▶ Verilen Metin
□ □ □ □

Geçen haftanın hak ihlalleri (16 Eylül-22 Eylül) : Diyarbakır'da belgeli fişleme

"Diyarbakır Adliyesi’nde görev yapan kamu çalışanlarının, 'PKK’li', 'Hizbullahçı', 'KDP’li', 'Kürtçü', 'BES’li' şeklinde fişlendiği skandal bir belge, Diyarbakır’da görülen bir davanın dosyasında çıktı... Yeni eğitim müfredatında ise sosyoloji dersinde Marx'ın yerine Kutlu Doğum Haftası konuldu. TEOG kaldırıldı, eğitimde her yolun imam hatipe çıkacağı bir dizayn verildi..."

Google Haberlere Abone ol

Şenal Sarıhan *

Sivil toplum kuruluşlarındaki görevim, avukatlık mesleğim boyunca takipçisi olduğum hak ihlallerini, şimdi de vekilliğim ile birlikte gelen TBMM İnsan Hakları İnceleme Komisyonu’ndaki Başkan Vekilliği görevimle takip etmeye devam ediyorum.

Her hafta siz değerli basın emekçilerine, Türkiye’de yaşanan hak ihlallerinden bazı örnekler sunmaya çalışacağım. Amacım hak ihlalleri anlamında pek çok sivil toplum kuruluşunun yaptığı çalışmaların görünür olmasına bir nebzede olsa katkı sunmak ve hak ihlalleri hafızasını dolayısıyla mücadelesini diri tutmaya katkı sağlamaktır.

Bu bağlamda aşağıda, 16-22 Eylül tarihleri arasında memleketimizde yaşanan örneklerden bazılarını bulabilirsiniz.

YENİ TÜRKİYE’DE LAİKLİĞE VEDA!

“Yeni Türkiye”nin dili ile söylersek, Türkiye’de bu hafta laikliğin ruhuna Fatiha okunduğunu gösteren birbirinden vahim olaylar yaşandı.

Diyanet İşleri Başkanı Türkiye’de vaka-ı adiyeden olduğu üzere anayasal suç işleyerek göreve başladı. Düşman hedefleri arasında ilk sıralarda laiklik olduğunu açıkladı.

Yeni eğitim öğretim yılı tekbirler ve Kur’an tilavetleri ile açıldı.

Müfredetta yer alan sosyoloji kitaplarından Marx çıkarıldı, Kutlu Doğum Haftası konuldu.

Erdoğan buyurdu TEOG kaldırıldı. Eğitimde her yolun İmam Hatip’e çıkacağı yeni bir dizayn verildi.

İktidardakiler son sürat Yeni Türkiye için hedeflerini hayata geçirirken, makbul görmedikleri ve bu topraklarda yeri olmadıklarını düşündüğü vatandaşlar için adres cezaevi oldu.

Gazeteciler mahkeme salonlarından yine cezaevlerine gönderildi.

IŞİD sanıkları için geçerli olan kanun hükmü, HDP’lilere işlemedi ve tahliye edilen Bilgen’e cezaevi yolu göründü.

198 gündür açlık grevinde olan Nuriye ve Semih’in avukatlarının da gittiği yer cezaevi oldu.

□ □ □ □

▶ Kısa Soru 1
Verilen metne göre aşağıdaki soruları cevaplayınız.
(a) Yazar, hak ihlallerini hangi TBMM komisyonundaki görevinde takip ettiğini söylüyor?
(b) Müfredattaki sosyoloji kitaplarından kim çıkarıldı ve yerine ne konuldu?
(c) Nuriye ve Semih kaç gündür açlık grevindedir?

[Mekânsal soru kayıtları]
□ □ □ □

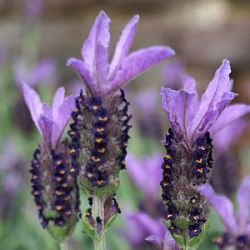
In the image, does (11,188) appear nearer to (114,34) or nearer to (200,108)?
(200,108)

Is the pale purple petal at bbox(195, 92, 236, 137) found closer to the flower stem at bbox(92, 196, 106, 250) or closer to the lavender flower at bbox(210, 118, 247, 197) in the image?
the flower stem at bbox(92, 196, 106, 250)

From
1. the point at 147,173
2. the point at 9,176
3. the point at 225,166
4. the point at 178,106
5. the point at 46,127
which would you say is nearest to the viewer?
the point at 178,106

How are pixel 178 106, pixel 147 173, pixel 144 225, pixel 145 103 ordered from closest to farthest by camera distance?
pixel 178 106 < pixel 144 225 < pixel 147 173 < pixel 145 103

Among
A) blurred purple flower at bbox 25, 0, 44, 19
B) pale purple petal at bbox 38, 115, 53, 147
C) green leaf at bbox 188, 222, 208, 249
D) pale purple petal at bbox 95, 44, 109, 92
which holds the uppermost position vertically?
blurred purple flower at bbox 25, 0, 44, 19

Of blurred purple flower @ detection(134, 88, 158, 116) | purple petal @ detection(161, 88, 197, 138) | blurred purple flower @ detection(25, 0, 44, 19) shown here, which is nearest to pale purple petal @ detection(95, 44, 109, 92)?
purple petal @ detection(161, 88, 197, 138)

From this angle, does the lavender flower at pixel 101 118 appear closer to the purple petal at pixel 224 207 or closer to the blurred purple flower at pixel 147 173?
the purple petal at pixel 224 207

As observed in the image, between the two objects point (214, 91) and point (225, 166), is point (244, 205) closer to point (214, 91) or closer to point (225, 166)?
point (214, 91)

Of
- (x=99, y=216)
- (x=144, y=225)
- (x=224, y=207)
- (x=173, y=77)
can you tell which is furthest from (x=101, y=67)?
(x=173, y=77)
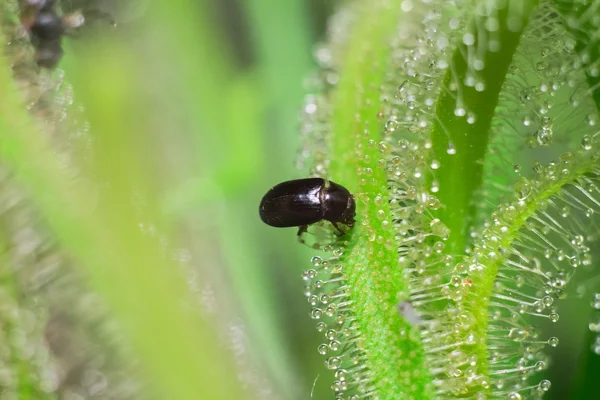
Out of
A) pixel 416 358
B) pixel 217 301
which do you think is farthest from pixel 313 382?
pixel 416 358

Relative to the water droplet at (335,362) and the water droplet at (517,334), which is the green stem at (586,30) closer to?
the water droplet at (517,334)

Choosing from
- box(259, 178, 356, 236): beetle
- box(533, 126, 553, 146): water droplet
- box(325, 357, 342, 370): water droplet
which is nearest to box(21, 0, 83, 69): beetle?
box(259, 178, 356, 236): beetle

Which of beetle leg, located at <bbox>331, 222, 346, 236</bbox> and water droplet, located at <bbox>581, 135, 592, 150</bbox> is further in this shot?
beetle leg, located at <bbox>331, 222, 346, 236</bbox>

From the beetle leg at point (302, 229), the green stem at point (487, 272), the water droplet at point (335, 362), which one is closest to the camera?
the green stem at point (487, 272)

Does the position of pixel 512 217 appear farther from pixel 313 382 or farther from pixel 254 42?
pixel 254 42

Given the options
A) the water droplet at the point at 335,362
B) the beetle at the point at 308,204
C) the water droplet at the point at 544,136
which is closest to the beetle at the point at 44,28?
the beetle at the point at 308,204

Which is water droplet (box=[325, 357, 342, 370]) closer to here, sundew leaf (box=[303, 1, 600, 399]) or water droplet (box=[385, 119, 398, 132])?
sundew leaf (box=[303, 1, 600, 399])

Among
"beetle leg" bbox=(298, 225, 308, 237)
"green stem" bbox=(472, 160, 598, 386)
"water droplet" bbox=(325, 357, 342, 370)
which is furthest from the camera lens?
"beetle leg" bbox=(298, 225, 308, 237)

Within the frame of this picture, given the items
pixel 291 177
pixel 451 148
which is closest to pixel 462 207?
pixel 451 148
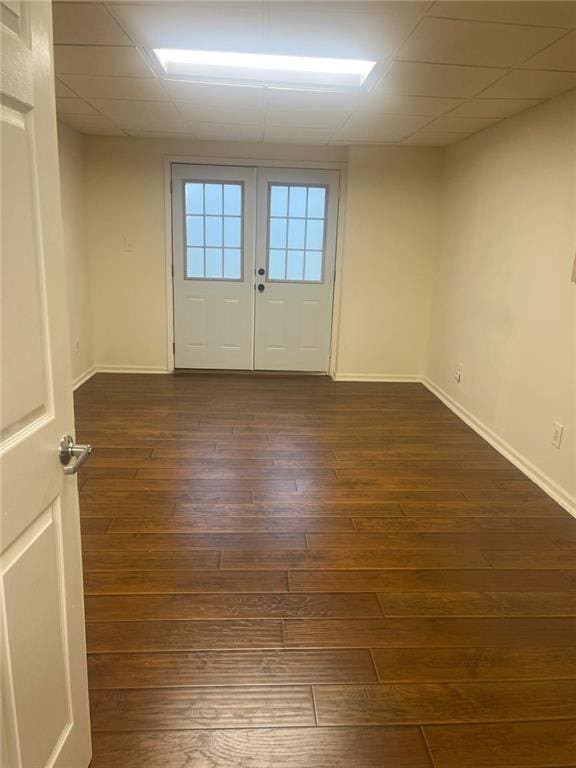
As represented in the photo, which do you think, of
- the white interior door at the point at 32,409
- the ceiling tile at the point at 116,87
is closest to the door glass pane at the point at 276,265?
the ceiling tile at the point at 116,87

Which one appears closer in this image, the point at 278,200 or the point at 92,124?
the point at 92,124

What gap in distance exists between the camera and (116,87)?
3.17 m

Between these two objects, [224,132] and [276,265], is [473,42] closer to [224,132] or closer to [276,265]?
[224,132]

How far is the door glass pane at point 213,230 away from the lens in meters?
5.01

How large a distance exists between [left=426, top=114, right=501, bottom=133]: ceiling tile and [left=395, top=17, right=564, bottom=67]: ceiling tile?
1.17 m

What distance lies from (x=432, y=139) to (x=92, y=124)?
2991 millimetres

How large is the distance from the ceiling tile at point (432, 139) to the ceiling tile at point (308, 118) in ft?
2.65

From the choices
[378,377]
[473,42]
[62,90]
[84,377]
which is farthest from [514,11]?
[84,377]

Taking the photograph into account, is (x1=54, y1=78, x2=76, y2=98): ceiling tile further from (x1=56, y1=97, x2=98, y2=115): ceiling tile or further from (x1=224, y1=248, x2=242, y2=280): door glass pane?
(x1=224, y1=248, x2=242, y2=280): door glass pane

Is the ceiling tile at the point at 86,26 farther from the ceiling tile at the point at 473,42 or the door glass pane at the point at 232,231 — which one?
the door glass pane at the point at 232,231

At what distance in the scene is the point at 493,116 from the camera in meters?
3.59

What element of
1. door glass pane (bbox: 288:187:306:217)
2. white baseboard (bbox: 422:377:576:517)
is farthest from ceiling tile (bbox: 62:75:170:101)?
white baseboard (bbox: 422:377:576:517)

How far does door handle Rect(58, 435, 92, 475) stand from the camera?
1070mm

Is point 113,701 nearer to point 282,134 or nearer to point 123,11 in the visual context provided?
point 123,11
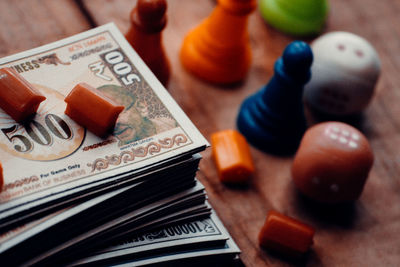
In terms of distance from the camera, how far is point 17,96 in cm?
73

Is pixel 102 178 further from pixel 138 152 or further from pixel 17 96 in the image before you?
pixel 17 96

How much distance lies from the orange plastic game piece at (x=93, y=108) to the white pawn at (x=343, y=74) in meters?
0.45

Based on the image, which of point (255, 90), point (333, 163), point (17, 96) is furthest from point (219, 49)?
point (17, 96)

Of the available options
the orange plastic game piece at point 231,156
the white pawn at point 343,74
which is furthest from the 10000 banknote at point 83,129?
the white pawn at point 343,74

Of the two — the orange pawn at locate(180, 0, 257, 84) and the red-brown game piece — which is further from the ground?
the orange pawn at locate(180, 0, 257, 84)

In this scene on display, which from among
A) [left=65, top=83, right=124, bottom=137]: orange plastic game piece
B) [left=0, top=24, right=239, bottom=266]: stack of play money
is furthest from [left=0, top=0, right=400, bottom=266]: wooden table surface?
[left=65, top=83, right=124, bottom=137]: orange plastic game piece

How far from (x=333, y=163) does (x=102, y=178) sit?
397 mm

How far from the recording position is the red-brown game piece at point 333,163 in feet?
2.78

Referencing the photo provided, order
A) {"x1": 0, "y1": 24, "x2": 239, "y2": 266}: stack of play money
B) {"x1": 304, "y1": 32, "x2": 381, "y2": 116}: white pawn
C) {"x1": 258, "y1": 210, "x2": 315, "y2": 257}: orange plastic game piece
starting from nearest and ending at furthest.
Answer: {"x1": 0, "y1": 24, "x2": 239, "y2": 266}: stack of play money → {"x1": 258, "y1": 210, "x2": 315, "y2": 257}: orange plastic game piece → {"x1": 304, "y1": 32, "x2": 381, "y2": 116}: white pawn

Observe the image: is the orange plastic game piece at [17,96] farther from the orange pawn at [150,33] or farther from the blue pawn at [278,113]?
the blue pawn at [278,113]

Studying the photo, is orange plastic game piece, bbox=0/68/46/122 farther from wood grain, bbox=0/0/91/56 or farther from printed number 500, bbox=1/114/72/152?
wood grain, bbox=0/0/91/56

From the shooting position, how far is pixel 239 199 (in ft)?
2.99

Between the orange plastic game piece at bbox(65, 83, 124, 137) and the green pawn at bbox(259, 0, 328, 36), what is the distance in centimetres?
58

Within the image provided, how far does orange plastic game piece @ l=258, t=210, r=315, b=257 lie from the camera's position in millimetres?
827
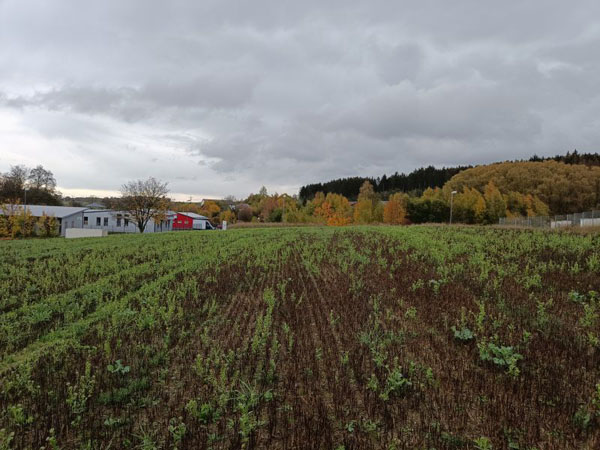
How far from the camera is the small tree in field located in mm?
53500

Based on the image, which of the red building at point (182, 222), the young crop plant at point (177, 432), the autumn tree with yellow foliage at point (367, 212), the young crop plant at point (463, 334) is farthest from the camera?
the red building at point (182, 222)

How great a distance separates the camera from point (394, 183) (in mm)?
147625

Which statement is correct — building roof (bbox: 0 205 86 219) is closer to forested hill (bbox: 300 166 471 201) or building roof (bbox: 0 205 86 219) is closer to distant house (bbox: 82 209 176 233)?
distant house (bbox: 82 209 176 233)

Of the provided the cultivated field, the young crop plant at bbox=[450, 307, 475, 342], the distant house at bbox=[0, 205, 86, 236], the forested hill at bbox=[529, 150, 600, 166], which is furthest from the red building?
the forested hill at bbox=[529, 150, 600, 166]

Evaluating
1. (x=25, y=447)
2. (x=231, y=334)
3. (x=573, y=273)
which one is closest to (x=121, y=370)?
(x=25, y=447)

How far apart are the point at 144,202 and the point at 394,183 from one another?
117532 mm

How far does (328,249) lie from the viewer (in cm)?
1897

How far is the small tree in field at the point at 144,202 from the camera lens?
53.5m

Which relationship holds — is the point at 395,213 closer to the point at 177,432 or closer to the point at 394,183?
the point at 177,432

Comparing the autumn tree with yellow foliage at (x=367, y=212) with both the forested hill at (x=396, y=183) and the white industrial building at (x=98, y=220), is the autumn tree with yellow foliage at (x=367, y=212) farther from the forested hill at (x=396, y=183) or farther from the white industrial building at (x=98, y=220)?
the forested hill at (x=396, y=183)

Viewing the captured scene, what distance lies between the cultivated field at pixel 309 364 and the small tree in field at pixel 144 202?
46.4m

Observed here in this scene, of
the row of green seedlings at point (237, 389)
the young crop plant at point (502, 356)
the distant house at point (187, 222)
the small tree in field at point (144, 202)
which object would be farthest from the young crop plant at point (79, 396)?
the distant house at point (187, 222)

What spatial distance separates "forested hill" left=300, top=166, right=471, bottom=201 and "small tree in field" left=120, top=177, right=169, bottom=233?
86674 millimetres

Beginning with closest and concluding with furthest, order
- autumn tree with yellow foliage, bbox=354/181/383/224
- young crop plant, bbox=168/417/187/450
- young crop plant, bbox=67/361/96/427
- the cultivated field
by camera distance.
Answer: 1. young crop plant, bbox=168/417/187/450
2. the cultivated field
3. young crop plant, bbox=67/361/96/427
4. autumn tree with yellow foliage, bbox=354/181/383/224
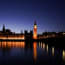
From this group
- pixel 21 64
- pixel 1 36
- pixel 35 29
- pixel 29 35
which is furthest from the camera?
pixel 29 35

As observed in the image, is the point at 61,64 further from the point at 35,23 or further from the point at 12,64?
the point at 35,23

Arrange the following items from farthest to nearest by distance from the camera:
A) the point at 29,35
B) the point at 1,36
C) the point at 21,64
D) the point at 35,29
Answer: the point at 29,35, the point at 1,36, the point at 35,29, the point at 21,64

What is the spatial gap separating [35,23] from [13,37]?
10.9 m

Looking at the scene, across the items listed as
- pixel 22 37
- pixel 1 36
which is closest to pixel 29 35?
pixel 22 37

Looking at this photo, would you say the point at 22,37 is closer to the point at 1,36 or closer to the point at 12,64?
the point at 1,36

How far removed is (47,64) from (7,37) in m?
43.0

□ □ □ □

▶ Kısa Soru 2
Listedeki satırları "Beginning with closest" ifadesinin geçtiği satırdan başlayarak aynen çoğaltınız. "by camera distance." ifadesinin geçtiği satırı da yazıp orada durunuz.

▶ Beklenen Cevap 1
(a) TBMM İnsan Hakları İnceleme Komisyonu'nda, Başkan Vekili olarak.
(b) Marx çıkarıldı, yerine Kutlu Doğum Haftası konuldu.
(c) 198 gündür.

▶ Beklenen Cevap 2
Beginning with closest and concluding with furthest, order
- autumn tree with yellow foliage, bbox=354/181/383/224
- young crop plant, bbox=168/417/187/450
- young crop plant, bbox=67/361/96/427
- the cultivated field
by camera distance.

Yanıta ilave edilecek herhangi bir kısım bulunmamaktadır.